Au-delà des lieux de soin, les initiatives fondées sur une expérience de nature pour améliorer le bien-être se diversifient. Au sein des Jardins de l’humanité, qui rassemblent plusieurs jardins thématiques et sensoriels dans les Landes, Estelle Alquier accueille des enfants dans le cadre des « mercredis de l’école buissonnière ». La « pédagogie par la nature » qu’elle met en oeuvre est faite de promenades dans des prairies, des forêts ou au bord d’un étang qui constituent autant d’occasions de découvrir ses sens, d’apprendre à coopérer ou à maîtriser des risques. Dans le cadre de sa thèse, Syrile Masrouki s’intéresse à la façon dont les jardins améliorent la santé au travail en réduisant le stress et in fine diminueraient les risques de burn out. Eden62 propose pour sa part des « randos bivouac » qui se déroulent sur deux jours et une nuit. Présentée comme « une vraie coupure par rapport au quotidien », ces sorties, associant ballade et méditation, accompagnées par des animateurs nature, ambitionnent d’offrir, comme le déclare Christian Ringot en charge de la communication de ce syndicat mixte intervenant sur les espaces naturels, « une reconnexion avec la nature, une occasion de découvrir une autre relation avec les éléments naturels, de partager et prendre le temps de vivre. »

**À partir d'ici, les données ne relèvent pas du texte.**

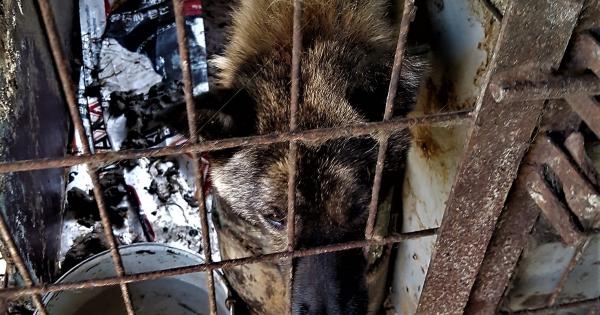 Samcheok, South Korea, Shut down the illegal dog farms!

Marie Larcher, quant à elle, accompagne à Bordeaux depuis plus d’un an des « bains de forêt », désignés par le terme shinrin yoku, puisque cette pratique a vu le jour au Japon. « Il s’agit de marches très lentes, d’une durée de trois heures environ, en milieu forestier, voire dans des parcs urbains, mais avec une densité minimale d’arbres. J’accueille des groupes de huit à dix personnes, détaille-t-elle. L’expérience propose une alternance entre activités sensorielles où l’on est invité à se concentrer sur ses sens et des temps de partage. Les retours sont jusqu’à présent très positifs. Des liens se tissent entre participants. » La pratique, qui rencontre un certainsuccès médiatique étant donné son originalité, n’échappe pas aux critiques. Les « câlins » aux arbres que certains proposent à l’occasion d’un bain de forêt stimuleraient la diffusion par les végétaux de molécules dans l’air, les phytoncides, qui auraient un effet positif sur le système immunitaire. « Mais seules quelques études scientifiques le démontrent pour l’instant, le processus reste donc à confirmer », avance prudemment Marie Larcher.